# A Whippersnapper



## Graybeard (Jun 30, 2020)

When I came out the back door today this is what I found laying against the house.




It stayed there as I mowed. Later I saw it come out of our shed and crawl into flowers along side of that.





Mamma must have come along and lead it off because it was gone when I finished mowing and put the tractor in the shed. Great Day.

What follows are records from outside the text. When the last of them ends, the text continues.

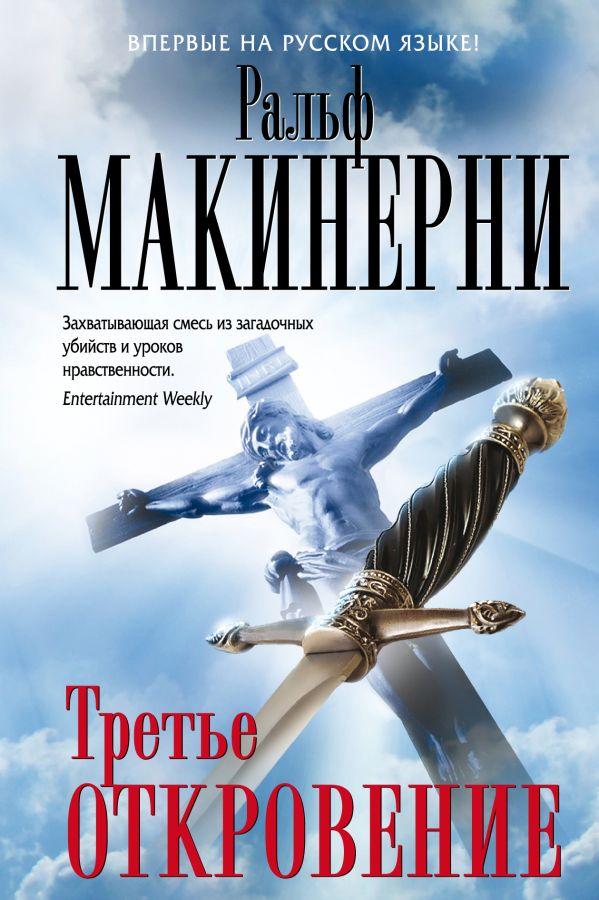 Третье откровение Макинерни Р.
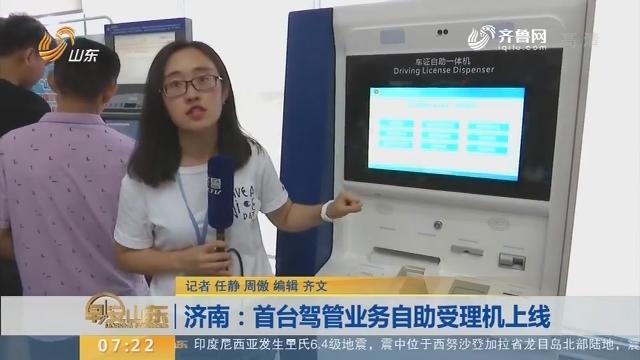 【闪电新闻排行榜】济南:首台驾管业务自助受理机上线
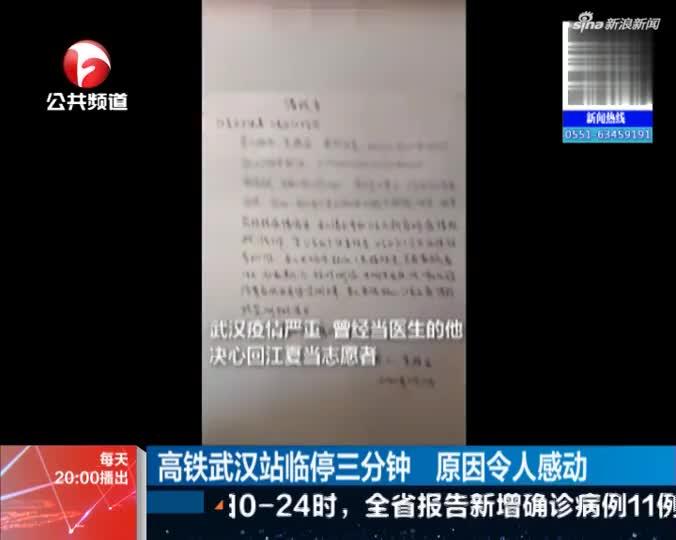 《夜线60分》高铁武汉站临停三分钟  原因令人感动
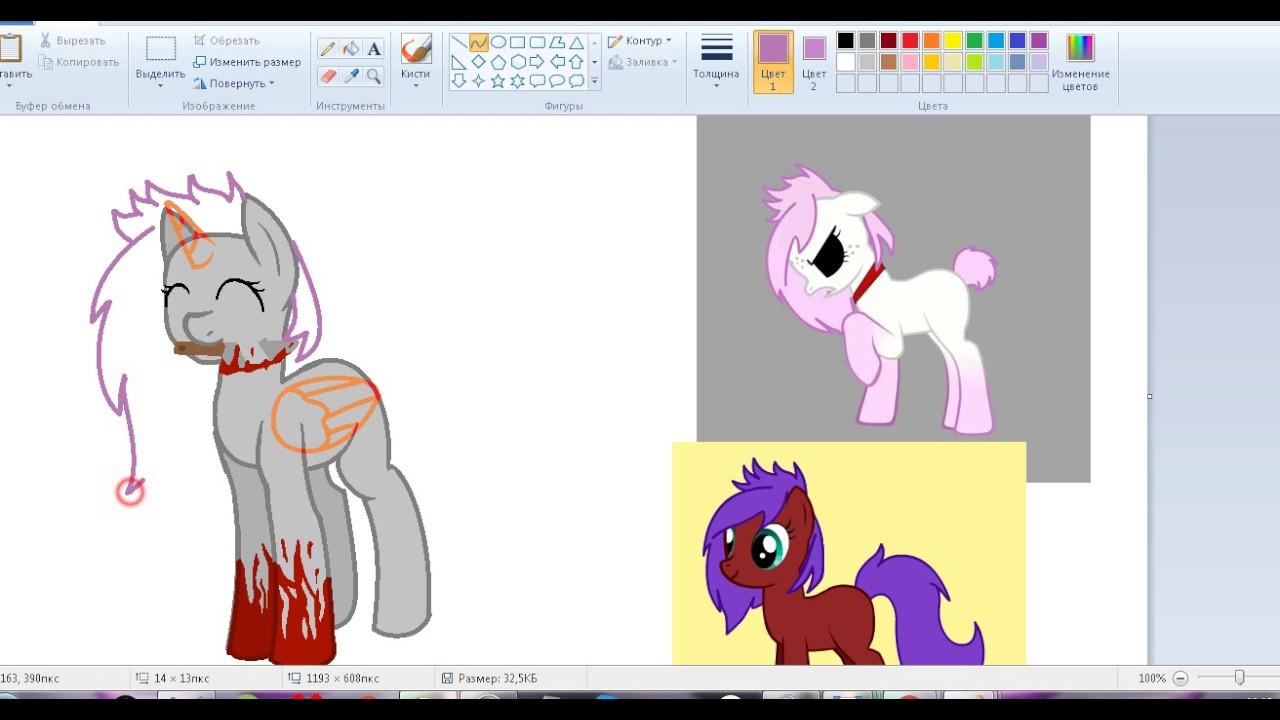 Каталог my little pony roleplay.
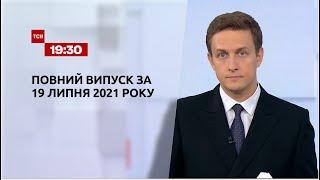 Новости Украины и мира | Выпуск ТСН.19:30 за 19 июля 2021 года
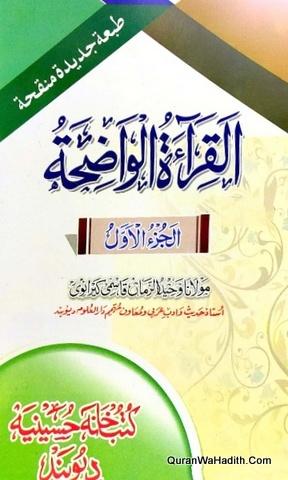 Al Qirat ul Waziha, القراءة الواضحة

Reactions: Like 6 | Great Post 1 | Way Cool 4


----------



## woodtickgreg (Jun 30, 2020)

That's awesome! I never tire of seeing them.

Reactions: Agree 3


----------



## Graybeard (Jul 1, 2020)

Early this morning I saw it with it's mama. Later in the day when I drove by a brush pile it jumped up and took off across the field. Getting independent. Swear it grew an inch. Wonder how it got hurt just above it's hoof? Helps ID her anyway.

Reactions: Like 1


----------



## Mr. Peet (Jul 3, 2020)

We have a doe nursing 3 fawns and a bear with 4 cubs. They visit the same trees so only a matter of time before they meet, or meat..?..

Reactions: Like 1


----------



## DLJeffs (Jul 20, 2020)

We have plenty deer around here. For most of us they're a love / hate relationship. We love seeing them but we hate that they destroy most of our landscaping. Even "deer resistant plants" get ruined. The fawns don't know any better and sample everything. Came across this newborn a few weeks ago, still wobbly on its legs.

Reactions: Like 2 | Way Cool 2


----------